4. Line a baking sheet with parchment paper, leaving at least 2 extra inches hanging over each end. Spread the meat out onto the baking sheet, and flatten it, gently nudging it outward until it is about 1/2 inch thick. Chill for at least 30 minutes.


5. In a small bowl, mix the first 6 filling ingredients together until it resembles a dry paste. Rub the mixture a little with your fingers to release the flavors. Spread paste evenly on top of meat, leaving a 2-inch border at each end. Layer the capicola, prosciutto and mozzarella on top.

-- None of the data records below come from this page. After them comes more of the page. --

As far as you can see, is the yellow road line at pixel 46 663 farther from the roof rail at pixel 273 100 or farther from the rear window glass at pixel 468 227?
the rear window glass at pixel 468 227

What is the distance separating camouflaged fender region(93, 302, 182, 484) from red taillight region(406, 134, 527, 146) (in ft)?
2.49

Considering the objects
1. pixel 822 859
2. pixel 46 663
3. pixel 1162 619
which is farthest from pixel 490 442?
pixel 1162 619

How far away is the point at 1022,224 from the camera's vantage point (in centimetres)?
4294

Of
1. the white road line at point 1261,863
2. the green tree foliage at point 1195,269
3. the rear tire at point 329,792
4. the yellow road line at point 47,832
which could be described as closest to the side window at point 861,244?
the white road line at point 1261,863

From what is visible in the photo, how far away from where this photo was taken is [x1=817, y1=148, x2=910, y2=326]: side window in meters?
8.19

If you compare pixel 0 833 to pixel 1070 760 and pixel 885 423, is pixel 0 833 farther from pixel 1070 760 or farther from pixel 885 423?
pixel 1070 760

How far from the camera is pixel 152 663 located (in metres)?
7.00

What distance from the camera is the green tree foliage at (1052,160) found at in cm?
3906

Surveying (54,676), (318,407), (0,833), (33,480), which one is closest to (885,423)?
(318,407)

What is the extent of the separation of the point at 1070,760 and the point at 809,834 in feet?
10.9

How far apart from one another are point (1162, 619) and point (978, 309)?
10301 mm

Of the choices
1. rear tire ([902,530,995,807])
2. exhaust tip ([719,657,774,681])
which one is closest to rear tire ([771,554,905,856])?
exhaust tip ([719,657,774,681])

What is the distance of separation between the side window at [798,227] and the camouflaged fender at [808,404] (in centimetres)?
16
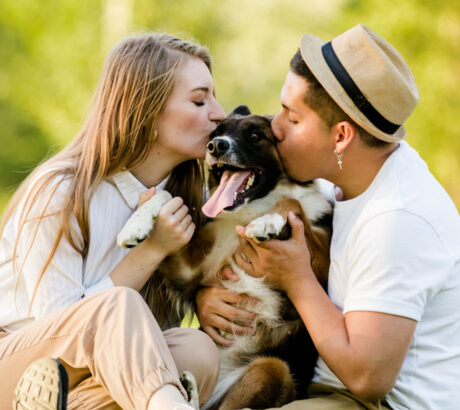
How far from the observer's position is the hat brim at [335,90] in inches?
101

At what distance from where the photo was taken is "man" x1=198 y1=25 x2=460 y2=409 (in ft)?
7.62

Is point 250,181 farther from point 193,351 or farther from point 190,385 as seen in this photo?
point 190,385

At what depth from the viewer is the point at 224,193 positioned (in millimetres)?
3041

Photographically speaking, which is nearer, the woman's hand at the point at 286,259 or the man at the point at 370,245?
the man at the point at 370,245

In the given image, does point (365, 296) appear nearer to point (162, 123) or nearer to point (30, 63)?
point (162, 123)

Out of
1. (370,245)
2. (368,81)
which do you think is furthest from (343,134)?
(370,245)

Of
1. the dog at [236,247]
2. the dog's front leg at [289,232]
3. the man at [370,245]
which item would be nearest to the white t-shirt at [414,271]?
the man at [370,245]

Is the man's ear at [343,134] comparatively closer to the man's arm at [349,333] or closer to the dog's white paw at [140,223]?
the man's arm at [349,333]

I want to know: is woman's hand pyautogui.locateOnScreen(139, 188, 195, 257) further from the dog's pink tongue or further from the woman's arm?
the dog's pink tongue

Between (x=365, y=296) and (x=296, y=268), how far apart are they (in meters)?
0.42

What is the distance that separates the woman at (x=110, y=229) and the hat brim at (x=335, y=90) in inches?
26.8

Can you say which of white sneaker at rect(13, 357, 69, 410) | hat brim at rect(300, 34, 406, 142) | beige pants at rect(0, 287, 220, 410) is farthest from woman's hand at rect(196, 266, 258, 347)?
white sneaker at rect(13, 357, 69, 410)

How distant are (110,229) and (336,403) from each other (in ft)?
4.19

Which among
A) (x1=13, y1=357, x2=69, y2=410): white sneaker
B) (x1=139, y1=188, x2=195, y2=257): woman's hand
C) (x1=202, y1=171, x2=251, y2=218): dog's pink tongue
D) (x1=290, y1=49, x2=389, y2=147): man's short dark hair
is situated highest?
(x1=290, y1=49, x2=389, y2=147): man's short dark hair
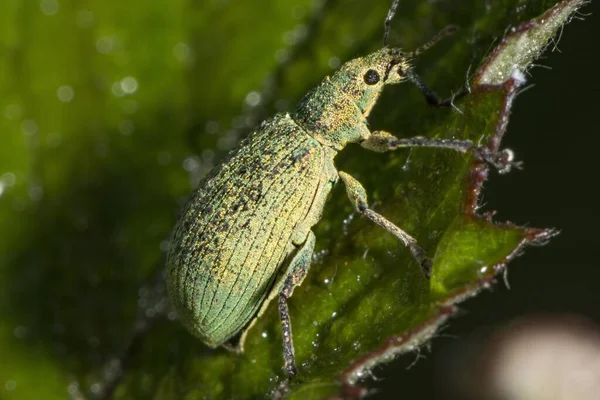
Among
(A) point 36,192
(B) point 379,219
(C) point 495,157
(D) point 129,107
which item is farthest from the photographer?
(D) point 129,107


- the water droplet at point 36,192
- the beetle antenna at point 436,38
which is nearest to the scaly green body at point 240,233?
the beetle antenna at point 436,38

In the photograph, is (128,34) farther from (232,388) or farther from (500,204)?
(500,204)

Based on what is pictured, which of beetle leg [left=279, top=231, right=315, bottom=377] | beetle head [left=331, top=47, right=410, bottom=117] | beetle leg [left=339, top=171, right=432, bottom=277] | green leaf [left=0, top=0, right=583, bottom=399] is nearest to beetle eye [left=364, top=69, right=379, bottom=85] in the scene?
beetle head [left=331, top=47, right=410, bottom=117]

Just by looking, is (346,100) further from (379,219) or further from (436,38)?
(379,219)

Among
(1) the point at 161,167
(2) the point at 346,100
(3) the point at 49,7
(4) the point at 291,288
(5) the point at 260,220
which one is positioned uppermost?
(3) the point at 49,7

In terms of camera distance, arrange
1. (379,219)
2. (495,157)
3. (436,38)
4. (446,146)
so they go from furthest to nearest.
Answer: (436,38), (379,219), (446,146), (495,157)

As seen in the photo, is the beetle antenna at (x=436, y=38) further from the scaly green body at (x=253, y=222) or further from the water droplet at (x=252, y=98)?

6. Take hold of the parchment paper on one end and very carefully begin to roll up the meatloaf. Use the paper to help, gently tucking the meat under as you roll. Pinch the seams a bit to seal any openings in the meat. Carefully rotate the meatloaf one-quarter turn so that it is lying lengthwise on the pan. Trim away the parchment paper until you have just a rectangle about 2 inches wider and longer than the meatloaf. This will help you remove the meatloaf to a serving platter or storage container later.


7. Pour 2 cups of the tomato sauce over the top of the meatloaf. Reserve the rest for later.


8. Bake for approximately 90 minutes, until nicely browned. You want to make sure the internal temperature of the meatloaf is 160 degrees F., as that is the optimal for safe, yet moist and juicy ground beef. You will need to use a meat thermometer to check for this.


9. Slice and serve with reserved tomato sauce.


*Note:  If you can't find an Italian seasoning blend or would prefer to make your own, you can do so as follows:


Italian Seasoning Blend


2 tablespoons dried basil


1 tablespoon dried oregano


1 tablespoon dried marjoram


2 teaspoons dried rosemary


1 teaspoon thyme


Combine all the ingredients in an empty spice jar or a small resealable container.


Enjoy!


Still hungry? Come visit me at Sticky, Gooey, Creamy, Chewy, friend me on Facebook or follow me on Twitter!

When I was a kid, I considered it a treat when meatloaf showed up on the menu at our house. Meatloaf isn't a typical Italian dish, and my family was typically Italian, so we didn't have meatloaf often. When my mother did make it, she did so the only way she knew how - like a big, giant, loaf-shaped meatball! That's right. Mom would just take all of the ingredients that she usually put in her famous (to me, anyway) meatballs and make a meatloaf instead. Pretty smart, actually, because forming a whole bunch of meatballs is a lot more labor intensive than just molding a huge hunk of chopped meat into one loaf. Instead of the traditional ketchup topping, she would drizzle some marinara sauce on top. Dad was from the "old country" and ketchup was just not his thing.

The other thing I remember about Mom's meatloaf was that she strategically placed several hard boiled eggs inside before baking it. We kids all fought over those eggs! Getting one in your slice was like finding the prize in a box of Cracker Jack. Even though you knew they were in there, finding one was still kind of fun. I don't know. Maybe those meatloaves of days gone by spawned my affinity for hiding tasty little surprises in otherwise unassuming food.

I created this recipe for Meatloaf Involtini a couple of years ago for National Meatloaf Appreciation Day, sponsored by Serious Eats. Don't let the fancy name scare you. Involtini are nothing more than little meat roll-ups filled with various ingredients. Traditionally, they are made with slices of beef or veal.  I figured I could use the same concept for a meatloaf. So instead of hard boiled eggs, I stuff my meatloaf with garlic, herbs, pine nuts and an assortment of Italian cured meats and cheeses. The loaf is rolled up “jelly roll style” and baked in a little shower of tomato sauce.